**Arbeitsauftrag 1**.
Beantworte zum Redeauszug über den Islam-Dialog folgende Fragen:
(a) Auf wie vielen Säulen baut die Koordinierungsstelle auf?
(b) Welchen beiden Organisationen soll die Hoheit über den Dialog nicht überlassen werden?
(c) In welchem Bereich soll verstärkt angesetzt werden?
**Arbeitsauftrag 2**.
Bearbeite den Redeauszug über den Islam-Dialog: Gib den Abschnitt wieder, der mit „Von der Kollegin“ beginnt und sich bis einschließlich „von der FDP)“ erstreckt, und ersetze darin „Expertenrat“ durch „Sachverständigenrat“.
**Arbeitsauftrag 3**.
Führe den Redeauszug über den Islam-Dialog im Anschluss an seinen letzten Satz weiter.

------ Textauszug

Von der Kollegin Wermer haben wir schon im Detail gehört – deswegen von mir in aller Kürze –, dass die Koordinierungsstelle auf drei Säulen baut: erstens auf ein „Forum muslimische Zivilgesellschaft“ als Dialogplattform, zweitens auf einen Expertenrat als Beratungsgremium und drittens auf ein Projektmanagement zu Themen wie Empowerment, Vernetzung und Antidiskriminierung.

Aus der Vergangenheit haben wir gelernt: Die vorherige Konzentration auf meist türkische und konservativ geprägte Verbände hat die Vielfalt des Islams nicht wirklich berücksichtigt. Ich glaube, ich kann hier für vier Fraktionen im Hause sprechen – die ganz rechts im Hause mögen das anders sehen –: Den Islam gibt es nicht; aber die Menschen, egal welcher Religion sie angehören, gehören zu uns.

(Beifall von der FDP)

Insofern ist es richtig, dass die NRW-Koalition diesen Islam-Dialog mit allen Akteuren begehen möchte. Wir brauchen ein Abbild der gesamten Vielfalt, und dazu gehören auch weltoffene und liberale Akteure und Verbände.

Wir wollen eben nicht DITIB und Diyanet die Hoheit über diesen Dialog überlassen. Welche Folgen das hat, haben wir doch in Köln bei der dortigen IslamKonferenz gesehen, woran Vertreter der islamistischen Muslimbruderschaft teilgenommen haben. Das läuft allen Anstrengungen zur Integration von Muslimen entgegen. Daher werden wir den Dialog mit den Islamverbänden auf neue Füße stellen.

Ich halte es für richtig, dass wir als Land – da stehen wir auch in der Verantwortung – den Dialog, zumindest die Organisation des Dialogs, in die Hand nehmen. Wir brauchen dort auch Raum für einen innerislamischen Diskurs.

Für ein friedliches Zusammenleben verschiedener Religionen brauchen wir die Auseinandersetzung nicht nur innerhalb der einzelnen Konfessionen, sondern auch unter den einzelnen Religionen. Daher ist es konsequent, in einem nächsten Schritt die bestehenden Initiativen und Ansätze so weit zu verstärken, dass ein interreligiöser Dialog fortentwickelt werden kann.

Machen wir uns nichts vor: Dialog baut bestehende Vorurteile ab, zeigt Gemeinsamkeiten auf und kann auch das Gemeinschaftsgefühl entstehen lassen.

Denn wir alle sind NRW. Eines muss klar sein: Antisemitismus, Islamophobie, Christenfeindlichkeit und andere religionsfeindliche Gewalt haben keinen Platz in unserer Gesellschaft.

(Beifall von der FDP und der CDU)

Dort, wo sie vorkommen, müssen sie mit allen rechtsstaatlichen Mitteln bekämpft werden. Am besten sollte es gar nicht erst so weit kommen. Deswegen müssen wir verstärkt im Bereich Prävention ansetzen. Der interreligiöse Dialog kann ein Teil davon sein.

------------
------ Vorliegendes Material

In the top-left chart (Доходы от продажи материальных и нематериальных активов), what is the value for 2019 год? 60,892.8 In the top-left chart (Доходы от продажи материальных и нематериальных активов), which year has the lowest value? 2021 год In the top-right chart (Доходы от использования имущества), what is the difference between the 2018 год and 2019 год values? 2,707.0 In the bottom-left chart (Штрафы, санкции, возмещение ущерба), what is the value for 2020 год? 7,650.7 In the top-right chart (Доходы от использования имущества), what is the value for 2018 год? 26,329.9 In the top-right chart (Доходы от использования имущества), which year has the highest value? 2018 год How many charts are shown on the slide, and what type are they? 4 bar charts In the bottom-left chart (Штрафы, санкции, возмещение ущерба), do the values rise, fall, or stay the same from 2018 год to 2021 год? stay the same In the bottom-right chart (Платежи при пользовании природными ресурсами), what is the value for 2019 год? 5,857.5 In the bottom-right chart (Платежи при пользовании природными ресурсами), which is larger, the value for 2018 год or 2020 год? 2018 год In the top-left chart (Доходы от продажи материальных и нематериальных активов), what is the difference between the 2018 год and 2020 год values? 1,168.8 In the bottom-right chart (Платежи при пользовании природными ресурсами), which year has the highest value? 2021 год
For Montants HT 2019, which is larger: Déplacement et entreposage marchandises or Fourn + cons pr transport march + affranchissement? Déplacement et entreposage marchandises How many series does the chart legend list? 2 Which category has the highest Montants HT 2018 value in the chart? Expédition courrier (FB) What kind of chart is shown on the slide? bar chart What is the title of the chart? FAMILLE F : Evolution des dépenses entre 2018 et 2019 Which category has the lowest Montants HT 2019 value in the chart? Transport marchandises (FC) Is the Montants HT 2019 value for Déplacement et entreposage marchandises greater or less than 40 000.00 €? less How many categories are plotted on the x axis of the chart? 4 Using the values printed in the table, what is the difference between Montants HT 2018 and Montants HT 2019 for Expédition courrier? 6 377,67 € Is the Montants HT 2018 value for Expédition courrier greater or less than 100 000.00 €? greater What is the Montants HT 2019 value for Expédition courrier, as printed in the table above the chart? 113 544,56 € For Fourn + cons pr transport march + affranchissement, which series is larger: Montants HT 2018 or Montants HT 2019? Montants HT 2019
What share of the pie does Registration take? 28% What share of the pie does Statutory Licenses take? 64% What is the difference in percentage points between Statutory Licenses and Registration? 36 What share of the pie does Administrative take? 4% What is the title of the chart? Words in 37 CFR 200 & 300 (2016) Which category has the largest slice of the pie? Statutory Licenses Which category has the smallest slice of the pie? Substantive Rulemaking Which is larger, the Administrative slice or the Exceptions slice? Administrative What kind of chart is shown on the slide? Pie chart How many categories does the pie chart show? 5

------------

**Endgültige Antwort 1**.
(a) Auf drei Säulen.
(b) DITIB und Diyanet.
(c) Im Bereich Prävention.

**Endgültige Antwort 2**.
Von der Kollegin Wermer haben wir schon im Detail gehört – deswegen von mir in aller Kürze –, dass die Koordinierungsstelle auf drei Säulen baut: erstens auf ein „Forum muslimische Zivilgesellschaft“ als Dialogplattform, zweitens auf einen Sachverständigenrat als Beratungsgremium und drittens auf ein Projektmanagement zu Themen wie Empowerment, Vernetzung und Antidiskriminierung.

Aus der Vergangenheit haben wir gelernt: Die vorherige Konzentration auf meist türkische und konservativ geprägte Verbände hat die Vielfalt des Islams nicht wirklich berücksichtigt. Ich glaube, ich kann hier für vier Fraktionen im Hause sprechen – die ganz rechts im Hause mögen das anders sehen –: Den Islam gibt es nicht; aber die Menschen, egal welcher Religion sie angehören, gehören zu uns.

(Beifall von der FDP)

**Endgültige Antwort 3**.
NRW ist ein Einwanderungsland. Wenn Menschen aus anderen Ländern zu uns kommen oder bereits hier sind, dann muss man schauen, in welcher Rechts- und Werteordnung sie aufgewachsen sind. Es ist umso wichtiger, dass wir hier unsere freiheitlich-demokratischen Grundwerte vermitteln; denn sie bilden die Basis für unser Zusammenleben. Das ist auch Bestandteil eines Integrationsprozesses. Daher kann vielleicht eine Chance darin liegen, den IslamDialog oder auch den interreligiösen Dialog zur Unterstützung zu nutzen.

Wichtig ist, an dieser Stelle zu betonen: Nicht alle Migranten sind Muslime. Das wäre so, als würde man umgekehrt die hier schon lebenden Muslime außer Acht lassen. Wir dürfen nicht, wie das immer wieder gerne bei einer Fraktion passiert – das haben wir heute Morgen noch erlebt –, Clankriminalität mit Islam gleichsetzen. Dort werden auch Flüchtlinge und Terrorismus gleichgesetzt. Wir haben heute gehört, dass die AfD generell kein Problem mit Ausländern hat, solange es Belgier und Australier sind. Das zeigt deren beschränkte Sichtweise auf unsere Welt.

An einem Islam-Dialog dürfte dieser einen Fraktion also nicht gelegen sein. So müssen wir es feststellen. Zusammen mit den anderen Fraktionen kann man aber sicher sagen, dass wir unsere gelebten Werte in einen solchen Dialog mit hineinnehmen möchten.

Die Redezeit.

Das ist auch keine Frage nur von Muslimen, sondern das ist eine Aufgabe für uns alle. Das ist ganz wichtig. Wir brauchen dort neue Ansätze. Darauf müssen wir uns jetzt konzentrieren, auf diesen Aspekt genauso wie auf die eben erwähnten Aspekte.